Users of scripts that have targeted “System Events” may be familiar with this process when Accessibility requires a similar acknowledgement. This is a little different since it falls under the purview of Security & Privacy. In fact, if you go to System Preferences > Security & Privacy > Privacy > Automation, you will see the list of apps that use automation and which apps they target:

The list of apps on my machine is way longer than appear here.

If necessary, you can uncheck an app if you suspect the listed AppleScript is up to some funny business. Or, if you clicked on “Don’t Allow” when first asked, you can enable access for a particular app.

Felix Schwartz has posted some first looks at AppleEvent Sandboxing and it’s worth a read until Mojave is officially released and Apple tells us more.

September 2 2018 - 7:34 am

Airport Express Firmware Update

I use three Airport Express base stations each hooked up to class-D amp/speakers so we can have music around the house. And this past week Apple—surprisingly—released a firmware update for these discontinued devices that gives them support for AirPlay 2. AirPlay 2 eliminates any audio latency between devices that may be playing simultaneiously (such as a pair of HomePods used in stereo). While this wasn’t much of a problem at my house before the update—minimal latency was detectable occasionally and wasn’t too distracting—I can attest that there is zero detectable latency now.

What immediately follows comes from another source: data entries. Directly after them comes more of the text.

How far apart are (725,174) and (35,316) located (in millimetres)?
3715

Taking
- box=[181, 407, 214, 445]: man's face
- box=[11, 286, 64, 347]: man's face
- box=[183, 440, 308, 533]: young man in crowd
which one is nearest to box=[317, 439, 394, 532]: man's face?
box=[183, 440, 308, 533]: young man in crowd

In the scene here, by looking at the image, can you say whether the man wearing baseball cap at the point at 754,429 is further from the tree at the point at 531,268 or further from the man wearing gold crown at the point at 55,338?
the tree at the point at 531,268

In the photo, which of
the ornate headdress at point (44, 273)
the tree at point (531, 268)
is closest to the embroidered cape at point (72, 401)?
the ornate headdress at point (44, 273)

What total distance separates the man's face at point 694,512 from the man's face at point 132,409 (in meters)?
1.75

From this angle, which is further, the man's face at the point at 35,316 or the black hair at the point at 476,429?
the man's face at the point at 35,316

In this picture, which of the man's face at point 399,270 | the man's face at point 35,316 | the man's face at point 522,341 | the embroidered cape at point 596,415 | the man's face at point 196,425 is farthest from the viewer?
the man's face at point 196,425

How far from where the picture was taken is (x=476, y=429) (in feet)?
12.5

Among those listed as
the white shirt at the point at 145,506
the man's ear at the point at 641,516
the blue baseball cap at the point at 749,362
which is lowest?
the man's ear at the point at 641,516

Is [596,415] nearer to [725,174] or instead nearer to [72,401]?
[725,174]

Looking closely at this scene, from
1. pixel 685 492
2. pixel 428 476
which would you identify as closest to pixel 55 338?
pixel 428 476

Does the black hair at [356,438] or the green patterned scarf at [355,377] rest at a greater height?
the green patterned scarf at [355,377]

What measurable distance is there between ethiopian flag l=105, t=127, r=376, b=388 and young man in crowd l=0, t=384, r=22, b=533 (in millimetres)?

The Airport Express is a great option for creating an AirPlay audio network and you can still find them being sold as refurbs, used on eBay and elsewhere. They aren’t exactly using modern WiFi or security protocols, but if this isn’t an issue at your house it may be an inexpensive way to wirelessly extend your audio system.

The “Kitchen Express” on top of our refrigerator.

August 17 2018 - 8:21 am

Dupin v2.14

I’m happy to announce the release of Dupin v2.14, which adds a couple of navigation features I found myself wanting.

In case you don’t know, Dupin works with iTunes to discover, manage and even remove duplicate tracks and files. But Dupin allows you a way to establish exactly what properties of tracks make them duplicates and to choose which single track of a “Dupe Group” of tracks is the “Keeper” and which are the “non-Keeper(s)”. The latter Filtering can be done automatically or manually by scrolling through the Dupe Groups.

Dupin is available to try in Demo Mode, whereby some features are limited. A registration code to unlock the Demo Mode is $15.00.

Dupin turns eleven years old this year and wouldn’t have stayed alive so long without such a great group of users. So thanks!